Either that or she was asking directions to the assassin's hideout, which struck me as humorous. One of the few laughs I'd had recently.

Suddenly, I saw a man come out of the sister's Cape Cod-style house.

I recognized Kevin Hawkins from his file pictures. No doubt about it.

He threw a quick glance down the street, and he must have seen us. He started to run. Then he hopped on a Harley-Davidson motorcycle parked in the driveway.

I shouted, "Jeanne," out my open window and gunned my engine at the same time.

I began to chase... Jack?

THE FIRST THING Kevin Hawkins did on the motorcycle was to cut sharply sideways over the sliver of frost-covered lawn separating two split-level ranch houses. He raced past a few more houses, one of them with an aboveground pool covered by a baby-blue tarp for the winter.
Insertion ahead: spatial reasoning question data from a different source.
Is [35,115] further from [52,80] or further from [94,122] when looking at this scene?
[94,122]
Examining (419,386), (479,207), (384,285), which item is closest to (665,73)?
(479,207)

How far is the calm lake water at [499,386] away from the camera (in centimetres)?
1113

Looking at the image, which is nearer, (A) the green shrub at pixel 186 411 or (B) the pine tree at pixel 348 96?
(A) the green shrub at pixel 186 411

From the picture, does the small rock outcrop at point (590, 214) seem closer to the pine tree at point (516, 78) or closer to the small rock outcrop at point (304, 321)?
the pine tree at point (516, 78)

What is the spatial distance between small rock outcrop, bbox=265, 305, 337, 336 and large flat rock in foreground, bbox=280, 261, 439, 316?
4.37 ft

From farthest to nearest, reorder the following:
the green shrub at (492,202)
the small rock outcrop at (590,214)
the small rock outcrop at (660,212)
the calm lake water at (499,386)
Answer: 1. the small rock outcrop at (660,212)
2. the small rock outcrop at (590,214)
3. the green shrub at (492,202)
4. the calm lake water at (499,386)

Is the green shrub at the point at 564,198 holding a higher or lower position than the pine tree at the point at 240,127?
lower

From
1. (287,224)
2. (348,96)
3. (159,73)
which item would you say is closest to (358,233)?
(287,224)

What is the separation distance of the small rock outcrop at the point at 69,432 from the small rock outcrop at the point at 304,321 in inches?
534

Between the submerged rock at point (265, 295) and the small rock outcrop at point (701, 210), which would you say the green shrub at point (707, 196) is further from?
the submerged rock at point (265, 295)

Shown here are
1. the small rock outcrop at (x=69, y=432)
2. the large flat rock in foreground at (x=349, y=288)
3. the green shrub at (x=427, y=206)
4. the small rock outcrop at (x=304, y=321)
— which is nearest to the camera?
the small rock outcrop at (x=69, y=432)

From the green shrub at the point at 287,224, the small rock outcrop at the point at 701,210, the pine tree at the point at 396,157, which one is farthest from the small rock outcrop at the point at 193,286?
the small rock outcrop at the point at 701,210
I aimed my old Porsche along the same inland route that Hawkins was taking. Fortunately, the past few days had been cold, and the ground was mostly solid. I wondered if anybody from the houses had spotted the motorcycle and car crazily zigzagging through their backyards.

The motorcycle took a sharp right onto the development road past the last row of houses. I followed close behind. My car Was bouncing high. Then it scraped bottom loudly against the high curb. It thudded hard onto the road pavement, and my head struck the rooftop.

As we approached an intersecting street, the Volvo station wagon and the Lincoln joined the race. A few neighborhood kids who were playing flag football in spite of the miserable weather stopped to gawk wide-eyed at the real-life police chase roaring up the suburban street.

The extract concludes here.